**WHAT YOU SHOULD DO:** Copy word for word the part of the agreement text that starts at "4.2       (a) No action" and ends at "its own expense.".
──────── EXTRACTED TEXT
3.3 Delivery of Funds. After the execution of this Agreement by the Investor and the Company, at each Closing the Investor shall remit by wire transfer the amount of funds equal to the aggregate purchase price for the Shares being purchased by the Investor at such Closing to the following account designated by the Company:



Bank:
Routing#:
Acct#:
Acct Name:
Investor shall also furnish the Company a completed W-9 form (or, in the case of an Investor who is not a United States citizen or resident, a W-8 form).

4. Representations, Warranties and Covenants of the Investor.
The Investor acknowledges, represents and warrants to, and agrees with, the Company that:
4.1      The Investor (a) is knowledgble, sophisticated and experienced in making, and is qualified to make decisions with respect to, investments in shares presenting an investment decision like that involved in the purchase of the Shares, including investments in securities issued by the Company and investments in comparable companies, (b) has answered all questions on the Signature Page and the Investor Questionnaire and the answers thereto are true and correct as of the date hereof and will be true and correct as of the Initial Closing Date and the Second Closing Date, as applicable, (c) in connection with its decision to purchase the number of Shares set forth on the Signature Page, has received and is relying solely upon (i) the Disclosure Package and the documents incorporated by reference therein and (ii) the Offering Information, and not any other preliminary or final prospectus pursuant to the Registration Statement and (d) the Investor it is responsible for conducting its own due diligence investigation with respect to the Company and this Offering, it is purchasing shares in this Offering based on the results of its own due diligence investigation of the Company, it has negotiated this Offering directly with the Company and the decision to invest in this Offering will involve a significant degree of risk, including a risk of total loss of such investment.
 
4.2       (a) No action has been or will be taken in any jurisdiction outside the United States by the Company that would permit an offering of the Shares, or possession or distribution of offering materials in connection with the issue of the Shares in any jurisdiction outside the United States where action for that purpose is required and (b) if the Investor is outside the United States, it will comply with all applicable laws and regulations in each foreign jurisdiction in which it purchases, offers, sells or delivers Shares or has in its possession or distributes any offering material, in all cases at its own expense.
 
4.3       The Investor has full right, power, authority and capacity to enter into this Agreement and to consummate the transactions contemplated hereby and has taken all necessary action to authorize the execution, delivery and performance of this Agreement, and (b) this Agreement constitutes a valid and binding obligation of the Investor enforceable against the Investor in accordance with its terms, except as enforceability may be limited by applicable bankruptcy, insolvency, reorganization, moratorium or similar laws affecting creditors’ and contracting parties’ rights generally and except as enforceability may be subject to general principles of equity (regardless of whether such enforceability is considered in a proceeding in equity or at law) and except as to the enforceability of any rights to indemnification or contribution that may be violative of the public policy underlying any law, rule or regulation (including any federal or state securities law, rule or regulation).
────────────────
──────── EXTRACTED ENTRIES
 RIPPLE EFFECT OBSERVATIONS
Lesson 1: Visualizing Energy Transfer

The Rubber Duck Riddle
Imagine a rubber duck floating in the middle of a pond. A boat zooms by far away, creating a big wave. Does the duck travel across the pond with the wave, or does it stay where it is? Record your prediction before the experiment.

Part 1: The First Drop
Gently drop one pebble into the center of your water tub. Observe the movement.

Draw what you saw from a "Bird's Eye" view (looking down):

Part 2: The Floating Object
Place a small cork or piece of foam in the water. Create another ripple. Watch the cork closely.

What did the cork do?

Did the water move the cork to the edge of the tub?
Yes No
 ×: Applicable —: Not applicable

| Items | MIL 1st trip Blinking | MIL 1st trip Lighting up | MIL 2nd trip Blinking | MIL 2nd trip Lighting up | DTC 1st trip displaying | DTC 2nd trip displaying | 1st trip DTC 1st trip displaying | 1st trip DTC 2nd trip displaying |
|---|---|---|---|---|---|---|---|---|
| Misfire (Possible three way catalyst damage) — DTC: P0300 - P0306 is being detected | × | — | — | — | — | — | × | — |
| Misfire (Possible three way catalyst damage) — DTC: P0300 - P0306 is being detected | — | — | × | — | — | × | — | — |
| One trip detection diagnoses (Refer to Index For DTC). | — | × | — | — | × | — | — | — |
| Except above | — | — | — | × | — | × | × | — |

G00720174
────────────────
**EXERCISE OUTPUT:**
4.2       (a) No action has been or will be taken in any jurisdiction outside the United States by the Company that would permit an offering of the Shares, or possession or distribution of offering materials in connection with the issue of the Shares in any jurisdiction outside the United States where action for that purpose is required and (b) if the Investor is outside the United States, it will comply with all applicable laws and regulations in each foreign jurisdiction in which it purchases, offers, sells or delivers Shares or has in its possession or distributes any offering material, in all cases at its own expense.